Deggeller recently finished a stop at the Bradford County Fair and currently is working at neighboring Putnam County. Since that fair isn’t has large as Clay County’s many of the premier rides were forwarded nearly two weeks in advance directly to Green Cove Springs.

“From now until we open, we will be setting things up,” Hyder said. “This is a very busy time for us.”

And for Deggeller, which has adjusted to COVID-10 protocols to better assure the safety of its patrons.

What’s different this year are new armbands which will allow riders to enjoy most of the rides without buying individual tickets. By using armbands, riders can avoid standing in line for tickets and avoid person-to-person contact.

“We’re very excited. There’s a lot of new protocols,” Deggeller said. “There’s going to be a lot of new fun stuff there, like our armbands with RFID chips. You can put the app on your phone or you can tap your armband against the monitor. We will have one of these monitors at every ride. We’re excited about that, especially with the future of apps.”

The cost of armbands ranges from $12 a day to $30.

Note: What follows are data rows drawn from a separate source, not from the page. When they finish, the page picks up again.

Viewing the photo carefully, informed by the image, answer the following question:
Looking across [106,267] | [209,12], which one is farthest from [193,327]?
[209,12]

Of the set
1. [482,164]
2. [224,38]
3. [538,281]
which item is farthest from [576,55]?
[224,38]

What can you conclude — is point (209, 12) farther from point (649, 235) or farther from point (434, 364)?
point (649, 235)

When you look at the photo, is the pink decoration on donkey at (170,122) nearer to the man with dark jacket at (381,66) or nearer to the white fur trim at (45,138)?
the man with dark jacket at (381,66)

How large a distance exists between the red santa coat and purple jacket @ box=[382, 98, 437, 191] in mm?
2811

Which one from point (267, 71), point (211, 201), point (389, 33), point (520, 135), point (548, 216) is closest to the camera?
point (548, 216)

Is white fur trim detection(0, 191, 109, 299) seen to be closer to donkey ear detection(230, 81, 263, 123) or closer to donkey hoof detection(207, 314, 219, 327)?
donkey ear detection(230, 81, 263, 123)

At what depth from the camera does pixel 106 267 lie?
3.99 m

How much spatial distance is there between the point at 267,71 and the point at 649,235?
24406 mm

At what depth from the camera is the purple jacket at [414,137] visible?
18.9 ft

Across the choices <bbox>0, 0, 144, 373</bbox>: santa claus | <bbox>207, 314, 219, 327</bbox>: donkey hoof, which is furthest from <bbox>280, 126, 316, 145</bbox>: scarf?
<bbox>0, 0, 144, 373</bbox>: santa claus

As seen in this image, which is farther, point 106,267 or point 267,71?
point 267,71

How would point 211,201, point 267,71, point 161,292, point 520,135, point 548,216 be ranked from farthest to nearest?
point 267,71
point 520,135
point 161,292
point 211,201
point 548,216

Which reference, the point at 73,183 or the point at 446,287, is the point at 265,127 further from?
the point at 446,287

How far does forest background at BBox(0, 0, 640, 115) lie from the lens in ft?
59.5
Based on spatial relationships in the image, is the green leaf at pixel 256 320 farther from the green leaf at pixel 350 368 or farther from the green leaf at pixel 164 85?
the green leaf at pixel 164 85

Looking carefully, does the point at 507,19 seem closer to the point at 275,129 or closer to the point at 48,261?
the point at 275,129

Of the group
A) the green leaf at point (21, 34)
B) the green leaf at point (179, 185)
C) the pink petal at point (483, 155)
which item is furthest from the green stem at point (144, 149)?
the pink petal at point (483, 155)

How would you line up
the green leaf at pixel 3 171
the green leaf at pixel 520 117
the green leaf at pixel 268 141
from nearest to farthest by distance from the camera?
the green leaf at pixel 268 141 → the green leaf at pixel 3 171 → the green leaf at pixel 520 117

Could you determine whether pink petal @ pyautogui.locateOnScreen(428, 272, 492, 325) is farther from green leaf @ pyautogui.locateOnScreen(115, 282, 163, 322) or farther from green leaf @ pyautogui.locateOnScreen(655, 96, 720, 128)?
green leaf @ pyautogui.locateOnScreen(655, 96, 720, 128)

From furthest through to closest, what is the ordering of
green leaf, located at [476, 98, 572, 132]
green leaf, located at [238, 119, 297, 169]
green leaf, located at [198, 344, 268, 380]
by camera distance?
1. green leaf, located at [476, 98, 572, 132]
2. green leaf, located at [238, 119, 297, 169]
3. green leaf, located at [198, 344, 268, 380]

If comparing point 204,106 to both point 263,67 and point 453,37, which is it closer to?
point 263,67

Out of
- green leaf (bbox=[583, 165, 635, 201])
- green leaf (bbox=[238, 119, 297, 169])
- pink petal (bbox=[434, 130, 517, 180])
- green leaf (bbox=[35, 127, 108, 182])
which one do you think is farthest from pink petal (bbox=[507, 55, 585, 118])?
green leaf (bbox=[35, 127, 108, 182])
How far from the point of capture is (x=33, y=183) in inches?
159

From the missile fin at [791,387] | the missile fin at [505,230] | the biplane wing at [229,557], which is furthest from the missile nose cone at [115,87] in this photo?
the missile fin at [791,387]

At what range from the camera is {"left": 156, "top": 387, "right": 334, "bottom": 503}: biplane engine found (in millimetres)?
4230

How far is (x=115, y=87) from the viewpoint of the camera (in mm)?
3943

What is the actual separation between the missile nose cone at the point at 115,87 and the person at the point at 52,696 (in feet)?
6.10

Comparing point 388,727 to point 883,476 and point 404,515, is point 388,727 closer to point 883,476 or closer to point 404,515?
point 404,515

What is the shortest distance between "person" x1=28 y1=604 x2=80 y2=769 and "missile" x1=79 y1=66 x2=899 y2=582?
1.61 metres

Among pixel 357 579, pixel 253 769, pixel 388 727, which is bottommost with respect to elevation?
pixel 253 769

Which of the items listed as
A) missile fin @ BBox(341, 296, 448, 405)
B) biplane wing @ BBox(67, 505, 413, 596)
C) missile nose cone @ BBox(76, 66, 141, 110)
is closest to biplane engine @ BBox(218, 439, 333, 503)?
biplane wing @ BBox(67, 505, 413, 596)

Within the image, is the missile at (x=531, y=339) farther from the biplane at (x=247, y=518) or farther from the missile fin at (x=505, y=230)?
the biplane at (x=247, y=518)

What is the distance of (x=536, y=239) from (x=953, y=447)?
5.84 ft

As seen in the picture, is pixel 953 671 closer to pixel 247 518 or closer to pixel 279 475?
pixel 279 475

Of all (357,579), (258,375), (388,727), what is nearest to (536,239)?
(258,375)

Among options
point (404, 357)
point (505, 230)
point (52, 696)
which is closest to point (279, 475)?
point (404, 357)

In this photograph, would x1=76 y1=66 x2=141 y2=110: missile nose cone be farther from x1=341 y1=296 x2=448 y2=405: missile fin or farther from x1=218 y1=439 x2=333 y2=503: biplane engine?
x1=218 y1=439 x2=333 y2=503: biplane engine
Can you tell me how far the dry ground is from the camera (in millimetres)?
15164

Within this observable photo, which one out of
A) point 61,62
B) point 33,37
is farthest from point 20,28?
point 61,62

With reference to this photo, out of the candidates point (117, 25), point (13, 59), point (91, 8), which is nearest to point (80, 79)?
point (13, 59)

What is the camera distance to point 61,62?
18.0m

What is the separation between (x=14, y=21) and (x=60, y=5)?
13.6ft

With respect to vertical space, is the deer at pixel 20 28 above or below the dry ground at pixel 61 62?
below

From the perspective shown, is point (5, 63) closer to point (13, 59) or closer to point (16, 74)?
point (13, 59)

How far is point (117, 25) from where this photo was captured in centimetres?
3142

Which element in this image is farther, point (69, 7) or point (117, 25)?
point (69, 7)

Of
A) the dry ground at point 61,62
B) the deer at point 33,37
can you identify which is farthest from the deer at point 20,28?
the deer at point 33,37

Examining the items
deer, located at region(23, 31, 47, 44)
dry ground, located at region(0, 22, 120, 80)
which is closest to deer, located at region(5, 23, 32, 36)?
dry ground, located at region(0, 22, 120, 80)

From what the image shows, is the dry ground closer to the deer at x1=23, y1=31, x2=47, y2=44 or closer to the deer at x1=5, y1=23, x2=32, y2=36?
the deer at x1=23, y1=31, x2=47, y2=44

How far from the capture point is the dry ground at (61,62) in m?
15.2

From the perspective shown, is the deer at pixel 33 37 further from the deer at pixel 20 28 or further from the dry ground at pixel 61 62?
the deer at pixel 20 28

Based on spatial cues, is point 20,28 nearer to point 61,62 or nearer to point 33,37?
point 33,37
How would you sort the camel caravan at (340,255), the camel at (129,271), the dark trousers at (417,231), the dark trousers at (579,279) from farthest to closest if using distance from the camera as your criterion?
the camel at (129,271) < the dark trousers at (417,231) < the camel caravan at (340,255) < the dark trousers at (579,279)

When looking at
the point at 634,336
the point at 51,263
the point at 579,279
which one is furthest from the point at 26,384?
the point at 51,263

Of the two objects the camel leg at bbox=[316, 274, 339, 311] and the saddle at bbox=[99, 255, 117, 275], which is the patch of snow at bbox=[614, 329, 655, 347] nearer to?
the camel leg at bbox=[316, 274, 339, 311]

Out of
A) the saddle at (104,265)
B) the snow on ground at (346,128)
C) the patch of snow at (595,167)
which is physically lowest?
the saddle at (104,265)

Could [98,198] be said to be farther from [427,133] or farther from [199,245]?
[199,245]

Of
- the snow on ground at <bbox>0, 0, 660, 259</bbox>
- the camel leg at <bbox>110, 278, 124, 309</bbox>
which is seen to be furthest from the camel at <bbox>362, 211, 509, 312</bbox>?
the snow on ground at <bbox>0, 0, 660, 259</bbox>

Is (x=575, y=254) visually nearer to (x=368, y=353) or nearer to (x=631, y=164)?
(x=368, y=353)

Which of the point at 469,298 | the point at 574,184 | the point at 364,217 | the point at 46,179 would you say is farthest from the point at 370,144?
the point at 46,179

With the tap of your phone or armbands, patrons can enjoy some of Deggeller’s most popular attractions like the Riptide, Century Ferris wheel, Cliffhanger, Enterprise, Fireball, Hydra, Vertigo, Typhoon, Starship, Spaceport, Zipper, Zero Gravity, Yoyo and Atlantis. Deggeller also will have plenty of family rides available, like the Bumper Boats, Haunted Mansion, Magic Haze, Merry-Go-round, Crazy Chopper, Scooter and Tilt-A-Whirl, as well as children’s rides like Bootcamp, Circus Train, Elephants, Farm Tractors, Happy Swing, Bananas, Nemo, Speedway, Teacups, Puppy Roll, Jump Around, Orient Express rollercoaster and the Rocking Tug.

“We have a brand-new fun house called Atlantis,” Deggeller said. “It was delivered last year, but we couldn’t use it. There will be other new rides we’ll be booking in.”

Hyder said there will be hand sanitizing stations positioned throughout the property.

Deggeller said if earlier fairs this year are a guide, the Clay County Agriculture Fair will have large, happy crowds.

“I think people are fatigued a little bit,” she said. “People are tired of sitting at home. The fair puts on a good product. They do a really good job. From what we’ve seen, there have been no spikes [of COVID-19] at other fairs. I think with the vaccines and everything happening and personal responsibility like washing your hands, it’s not that hard of a thing to do, it’s going to be fine.”